In how many lines of the data does the word "Connochaetes" appear? Give the number by itself.
*** Dataset records Section Begins ***
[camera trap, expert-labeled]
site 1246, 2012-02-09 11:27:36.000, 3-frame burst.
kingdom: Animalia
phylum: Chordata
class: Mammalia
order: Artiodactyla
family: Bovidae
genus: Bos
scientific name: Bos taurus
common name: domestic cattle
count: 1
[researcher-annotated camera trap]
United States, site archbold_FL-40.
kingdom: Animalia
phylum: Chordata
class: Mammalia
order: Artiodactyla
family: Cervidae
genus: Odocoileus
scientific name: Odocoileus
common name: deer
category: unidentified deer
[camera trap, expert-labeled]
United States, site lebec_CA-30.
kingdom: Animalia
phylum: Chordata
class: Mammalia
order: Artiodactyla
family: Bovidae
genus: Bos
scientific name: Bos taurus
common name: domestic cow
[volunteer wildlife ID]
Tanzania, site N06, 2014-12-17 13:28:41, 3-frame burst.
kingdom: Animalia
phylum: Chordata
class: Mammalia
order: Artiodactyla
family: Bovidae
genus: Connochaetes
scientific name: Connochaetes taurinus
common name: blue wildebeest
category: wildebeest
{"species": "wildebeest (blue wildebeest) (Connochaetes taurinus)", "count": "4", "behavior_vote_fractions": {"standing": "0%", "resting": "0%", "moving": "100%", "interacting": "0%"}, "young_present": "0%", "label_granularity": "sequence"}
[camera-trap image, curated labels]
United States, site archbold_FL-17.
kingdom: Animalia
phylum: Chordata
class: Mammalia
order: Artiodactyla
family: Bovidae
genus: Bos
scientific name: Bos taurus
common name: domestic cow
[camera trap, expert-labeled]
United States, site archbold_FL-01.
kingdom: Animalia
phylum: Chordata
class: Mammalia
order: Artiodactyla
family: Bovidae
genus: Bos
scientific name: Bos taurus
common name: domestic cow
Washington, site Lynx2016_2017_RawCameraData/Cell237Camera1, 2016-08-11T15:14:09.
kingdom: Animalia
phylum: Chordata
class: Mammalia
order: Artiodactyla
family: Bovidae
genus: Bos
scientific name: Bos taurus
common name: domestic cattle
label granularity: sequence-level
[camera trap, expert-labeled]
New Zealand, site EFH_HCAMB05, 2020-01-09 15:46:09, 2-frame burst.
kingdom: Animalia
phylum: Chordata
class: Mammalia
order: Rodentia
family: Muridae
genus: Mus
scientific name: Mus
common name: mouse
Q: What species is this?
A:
*** Dataset records Section Ends ***
Answer box
3